On the world stage in real estate, a very strong last quarter of 2010 indicated global direct investment in real estate increased once again over the 2009 margin. 2010 saw over $316 billion invested, and increase of 50 percent over the year before. Experts suggest these numbers reflect a significant recovery across several key regions, and another 25 percent increase may be indicated for 2011.
According to a report (PDF) by global property advisors Jones Lang LaSalle, Europe, the Middle East, and Africa recorded the highest overall volume in FDI of over $136 billion. Furthermore, Europe's largest markets of the UK, Germany, and France made up about half that region's volumes, but indicators show too that investors seem primed to reach out into other regions in Europe as well now. One reason for this is the limited entry for core real estate products in Europe's traditional sectors - this is pushing in vestment monies farther East and South.
Arthur de Haast, Head of the firm’s International Capital Group had this to say about the prospects for this year:
"Barring further sovereign debt crises or financial shocks, the momentum of 2010 is expected to continue over the next 12 months and we predict global volumes for 2011 should increase by 20 to 25%."
As an indication of the firm's reach, and to spotlight regions where drastically increasing FDI may occur, this report (PDF) on Warsaw, Poland reveals the depth of the recovery there. The chart below illustrates the 50 percent rise in investment over the last year too. Price increases for properties, along with other factors, appear to this writer to offset the negatives of budget imbalances in Poland.
Still more research shows clearly that some of the Eastern European countries have substantial growth since 2009. Turkey is maybe the best example of the a market where those placing their investment dollars seem likely to do so. The Euro zone of Turkey in particular has seen good GDP and other numbers across the spectrum from office space rental to consumer confidence, and in particular household spending.
Clearly Turkish citizens are showing far greater confidence in their own situation and the economy as a whole. The chart below shows the steady rise in GDP since the worldwide economic calamity hit. What's more, Turkey's budget deficit numbers go down in direct correlation to the positive rise elsewhere.

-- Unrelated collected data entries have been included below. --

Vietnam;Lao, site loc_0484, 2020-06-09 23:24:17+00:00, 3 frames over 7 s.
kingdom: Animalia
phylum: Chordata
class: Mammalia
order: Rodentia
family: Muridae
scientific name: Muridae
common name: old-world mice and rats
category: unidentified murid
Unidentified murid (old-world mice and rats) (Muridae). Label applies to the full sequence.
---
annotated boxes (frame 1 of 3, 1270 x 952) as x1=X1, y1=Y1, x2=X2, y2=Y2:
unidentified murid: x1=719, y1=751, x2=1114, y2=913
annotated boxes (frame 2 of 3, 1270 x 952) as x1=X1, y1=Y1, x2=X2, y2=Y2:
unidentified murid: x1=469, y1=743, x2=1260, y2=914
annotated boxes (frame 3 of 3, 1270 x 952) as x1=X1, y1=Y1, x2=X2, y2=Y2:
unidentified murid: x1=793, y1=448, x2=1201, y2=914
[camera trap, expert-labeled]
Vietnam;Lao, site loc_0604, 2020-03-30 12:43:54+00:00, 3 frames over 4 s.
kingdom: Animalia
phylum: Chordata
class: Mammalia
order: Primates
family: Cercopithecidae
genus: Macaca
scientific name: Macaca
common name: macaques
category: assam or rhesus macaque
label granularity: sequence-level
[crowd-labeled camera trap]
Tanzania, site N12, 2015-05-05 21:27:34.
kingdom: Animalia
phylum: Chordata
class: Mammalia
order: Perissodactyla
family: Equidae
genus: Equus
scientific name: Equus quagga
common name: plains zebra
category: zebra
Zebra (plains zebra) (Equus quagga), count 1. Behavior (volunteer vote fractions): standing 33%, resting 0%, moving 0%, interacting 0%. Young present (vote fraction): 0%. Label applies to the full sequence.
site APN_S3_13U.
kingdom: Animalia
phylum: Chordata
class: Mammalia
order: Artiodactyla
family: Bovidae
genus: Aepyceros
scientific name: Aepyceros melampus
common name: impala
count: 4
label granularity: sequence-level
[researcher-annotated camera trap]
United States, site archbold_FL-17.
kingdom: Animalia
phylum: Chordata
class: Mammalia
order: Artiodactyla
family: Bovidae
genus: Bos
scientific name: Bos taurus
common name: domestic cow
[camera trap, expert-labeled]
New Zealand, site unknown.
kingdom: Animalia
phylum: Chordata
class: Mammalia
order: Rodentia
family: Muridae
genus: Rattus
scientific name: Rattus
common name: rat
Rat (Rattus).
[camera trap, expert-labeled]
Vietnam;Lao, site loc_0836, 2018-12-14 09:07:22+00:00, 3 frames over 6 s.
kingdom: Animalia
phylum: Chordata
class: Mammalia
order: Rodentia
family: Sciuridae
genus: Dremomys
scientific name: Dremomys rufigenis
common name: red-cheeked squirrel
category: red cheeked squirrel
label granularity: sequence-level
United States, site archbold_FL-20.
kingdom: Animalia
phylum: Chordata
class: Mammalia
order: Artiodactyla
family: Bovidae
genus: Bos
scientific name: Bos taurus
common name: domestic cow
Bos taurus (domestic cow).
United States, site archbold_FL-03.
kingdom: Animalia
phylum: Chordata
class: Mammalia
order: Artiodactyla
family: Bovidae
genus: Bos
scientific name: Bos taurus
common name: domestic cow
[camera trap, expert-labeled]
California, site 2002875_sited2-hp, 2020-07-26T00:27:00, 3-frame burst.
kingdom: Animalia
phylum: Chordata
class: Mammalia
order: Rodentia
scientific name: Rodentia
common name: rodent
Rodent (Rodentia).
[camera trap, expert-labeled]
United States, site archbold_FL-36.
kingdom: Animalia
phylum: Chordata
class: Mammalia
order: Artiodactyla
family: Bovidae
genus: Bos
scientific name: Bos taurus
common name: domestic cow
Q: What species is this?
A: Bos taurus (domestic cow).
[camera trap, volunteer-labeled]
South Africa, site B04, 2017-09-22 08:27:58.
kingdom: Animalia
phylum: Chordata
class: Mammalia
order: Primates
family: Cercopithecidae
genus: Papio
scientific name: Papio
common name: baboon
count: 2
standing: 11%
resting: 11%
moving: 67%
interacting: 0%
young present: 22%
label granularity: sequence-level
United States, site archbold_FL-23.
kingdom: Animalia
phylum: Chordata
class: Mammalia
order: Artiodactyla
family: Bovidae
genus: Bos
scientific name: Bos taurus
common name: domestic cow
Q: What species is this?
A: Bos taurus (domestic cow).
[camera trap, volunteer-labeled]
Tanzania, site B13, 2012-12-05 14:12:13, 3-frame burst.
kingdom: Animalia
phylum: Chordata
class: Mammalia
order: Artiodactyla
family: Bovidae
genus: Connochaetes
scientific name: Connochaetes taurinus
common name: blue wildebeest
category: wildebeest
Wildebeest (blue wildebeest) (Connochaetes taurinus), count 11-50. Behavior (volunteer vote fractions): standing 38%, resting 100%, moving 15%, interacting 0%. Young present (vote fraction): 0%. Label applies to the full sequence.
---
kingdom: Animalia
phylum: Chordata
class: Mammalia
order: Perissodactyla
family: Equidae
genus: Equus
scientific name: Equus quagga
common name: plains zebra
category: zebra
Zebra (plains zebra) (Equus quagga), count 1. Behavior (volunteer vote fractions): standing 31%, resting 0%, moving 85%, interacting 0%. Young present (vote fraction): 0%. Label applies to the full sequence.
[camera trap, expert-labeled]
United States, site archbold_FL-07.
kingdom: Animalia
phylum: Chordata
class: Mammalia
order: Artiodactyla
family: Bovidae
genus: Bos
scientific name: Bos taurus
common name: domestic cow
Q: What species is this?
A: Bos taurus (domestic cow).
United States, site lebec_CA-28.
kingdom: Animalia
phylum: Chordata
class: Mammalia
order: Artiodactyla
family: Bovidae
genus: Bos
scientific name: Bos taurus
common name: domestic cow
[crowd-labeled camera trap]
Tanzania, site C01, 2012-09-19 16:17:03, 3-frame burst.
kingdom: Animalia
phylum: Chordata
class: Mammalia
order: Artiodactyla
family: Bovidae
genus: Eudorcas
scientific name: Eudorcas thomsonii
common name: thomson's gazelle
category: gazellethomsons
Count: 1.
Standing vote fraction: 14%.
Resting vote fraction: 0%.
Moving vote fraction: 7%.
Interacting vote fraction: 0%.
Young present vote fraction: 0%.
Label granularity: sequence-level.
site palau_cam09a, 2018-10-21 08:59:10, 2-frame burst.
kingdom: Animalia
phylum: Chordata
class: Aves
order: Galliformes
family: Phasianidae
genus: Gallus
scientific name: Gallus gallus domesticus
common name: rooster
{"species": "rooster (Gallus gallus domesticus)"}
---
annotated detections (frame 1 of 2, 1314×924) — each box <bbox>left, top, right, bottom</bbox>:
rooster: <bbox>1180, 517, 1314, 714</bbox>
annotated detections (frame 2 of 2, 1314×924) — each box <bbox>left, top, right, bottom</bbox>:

While news in the United States still hovers like a harbinger over the real estate industry, it is evident other regions have somehow emerged on a clear path toward not only solvency, but in some cases record breaking growth. As investment monies are freed up, entire economies can benefit from an influx of investment.
Jobs are created, public confidence is reinstalled, and an overall atmosphere of "building" replaces the trough of uncertainty some countries are still locked into. It seems sound advice for citizens and investors to watch these emerging regions for clues as to opportunity and ways out of this economic debacle. Maybe it's time to look to the East?